WORK TO BE COMPLETED: Give the records back in full, exactly as they read.
★ ★ ★ ★
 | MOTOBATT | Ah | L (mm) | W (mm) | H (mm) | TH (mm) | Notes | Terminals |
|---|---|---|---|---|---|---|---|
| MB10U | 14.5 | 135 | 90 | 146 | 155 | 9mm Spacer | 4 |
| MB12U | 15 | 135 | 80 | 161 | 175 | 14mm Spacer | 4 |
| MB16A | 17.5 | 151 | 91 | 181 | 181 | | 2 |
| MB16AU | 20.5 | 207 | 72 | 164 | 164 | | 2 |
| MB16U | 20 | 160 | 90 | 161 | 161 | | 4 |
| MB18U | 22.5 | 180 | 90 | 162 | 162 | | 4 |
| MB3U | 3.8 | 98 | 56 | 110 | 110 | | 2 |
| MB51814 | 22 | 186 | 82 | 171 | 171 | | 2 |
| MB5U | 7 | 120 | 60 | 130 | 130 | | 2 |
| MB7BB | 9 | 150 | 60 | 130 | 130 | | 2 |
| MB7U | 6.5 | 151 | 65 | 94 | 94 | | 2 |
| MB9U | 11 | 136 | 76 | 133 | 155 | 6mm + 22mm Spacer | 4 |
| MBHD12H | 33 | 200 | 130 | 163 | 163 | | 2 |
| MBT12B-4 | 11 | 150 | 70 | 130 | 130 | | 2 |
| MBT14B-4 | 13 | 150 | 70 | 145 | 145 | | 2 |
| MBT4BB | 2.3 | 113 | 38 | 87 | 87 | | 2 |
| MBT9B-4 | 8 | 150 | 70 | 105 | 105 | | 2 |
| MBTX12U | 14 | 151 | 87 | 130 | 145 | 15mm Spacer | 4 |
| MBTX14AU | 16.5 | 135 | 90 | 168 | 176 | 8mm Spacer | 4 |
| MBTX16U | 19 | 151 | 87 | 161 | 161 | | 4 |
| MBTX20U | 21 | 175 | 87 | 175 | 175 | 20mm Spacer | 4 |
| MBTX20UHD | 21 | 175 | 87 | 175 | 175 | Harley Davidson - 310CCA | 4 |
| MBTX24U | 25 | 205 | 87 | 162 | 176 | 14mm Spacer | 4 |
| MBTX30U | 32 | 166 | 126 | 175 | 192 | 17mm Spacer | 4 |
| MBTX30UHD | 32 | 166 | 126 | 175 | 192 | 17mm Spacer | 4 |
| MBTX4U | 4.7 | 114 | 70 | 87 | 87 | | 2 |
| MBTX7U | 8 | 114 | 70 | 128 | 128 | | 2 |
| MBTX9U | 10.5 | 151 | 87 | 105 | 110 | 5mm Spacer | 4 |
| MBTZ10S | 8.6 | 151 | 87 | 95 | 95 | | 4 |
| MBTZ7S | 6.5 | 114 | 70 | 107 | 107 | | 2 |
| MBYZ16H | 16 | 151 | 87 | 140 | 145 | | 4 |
★ ★ ★ ★
OUTPUT FOR THIS EXERCISE:
 | MOTOBATT | Ah | L (mm) | W (mm) | H (mm) | TH (mm) | Notes | Terminals |
|---|---|---|---|---|---|---|---|
| MB10U | 14.5 | 135 | 90 | 146 | 155 | 9mm Spacer | 4 |
| MB12U | 15 | 135 | 80 | 161 | 175 | 14mm Spacer | 4 |
| MB16A | 17.5 | 151 | 91 | 181 | 181 | | 2 |
| MB16AU | 20.5 | 207 | 72 | 164 | 164 | | 2 |
| MB16U | 20 | 160 | 90 | 161 | 161 | | 4 |
| MB18U | 22.5 | 180 | 90 | 162 | 162 | | 4 |
| MB3U | 3.8 | 98 | 56 | 110 | 110 | | 2 |
| MB51814 | 22 | 186 | 82 | 171 | 171 | | 2 |
| MB5U | 7 | 120 | 60 | 130 | 130 | | 2 |
| MB7BB | 9 | 150 | 60 | 130 | 130 | | 2 |
| MB7U | 6.5 | 151 | 65 | 94 | 94 | | 2 |
| MB9U | 11 | 136 | 76 | 133 | 155 | 6mm + 22mm Spacer | 4 |
| MBHD12H | 33 | 200 | 130 | 163 | 163 | | 2 |
| MBT12B-4 | 11 | 150 | 70 | 130 | 130 | | 2 |
| MBT14B-4 | 13 | 150 | 70 | 145 | 145 | | 2 |
| MBT4BB | 2.3 | 113 | 38 | 87 | 87 | | 2 |
| MBT9B-4 | 8 | 150 | 70 | 105 | 105 | | 2 |
| MBTX12U | 14 | 151 | 87 | 130 | 145 | 15mm Spacer | 4 |
| MBTX14AU | 16.5 | 135 | 90 | 168 | 176 | 8mm Spacer | 4 |
| MBTX16U | 19 | 151 | 87 | 161 | 161 | | 4 |
| MBTX20U | 21 | 175 | 87 | 175 | 175 | 20mm Spacer | 4 |
| MBTX20UHD | 21 | 175 | 87 | 175 | 175 | Harley Davidson - 310CCA | 4 |
| MBTX24U | 25 | 205 | 87 | 162 | 176 | 14mm Spacer | 4 |
| MBTX30U | 32 | 166 | 126 | 175 | 192 | 17mm Spacer | 4 |
| MBTX30UHD | 32 | 166 | 126 | 175 | 192 | 17mm Spacer | 4 |
| MBTX4U | 4.7 | 114 | 70 | 87 | 87 | | 2 |
| MBTX7U | 8 | 114 | 70 | 128 | 128 | | 2 |
| MBTX9U | 10.5 | 151 | 87 | 105 | 110 | 5mm Spacer | 4 |
| MBTZ10S | 8.6 | 151 | 87 | 95 | 95 | | 4 |
| MBTZ7S | 6.5 | 114 | 70 | 107 | 107 | | 2 |
| MBYZ16H | 16 | 151 | 87 | 140 | 145 | | 4 |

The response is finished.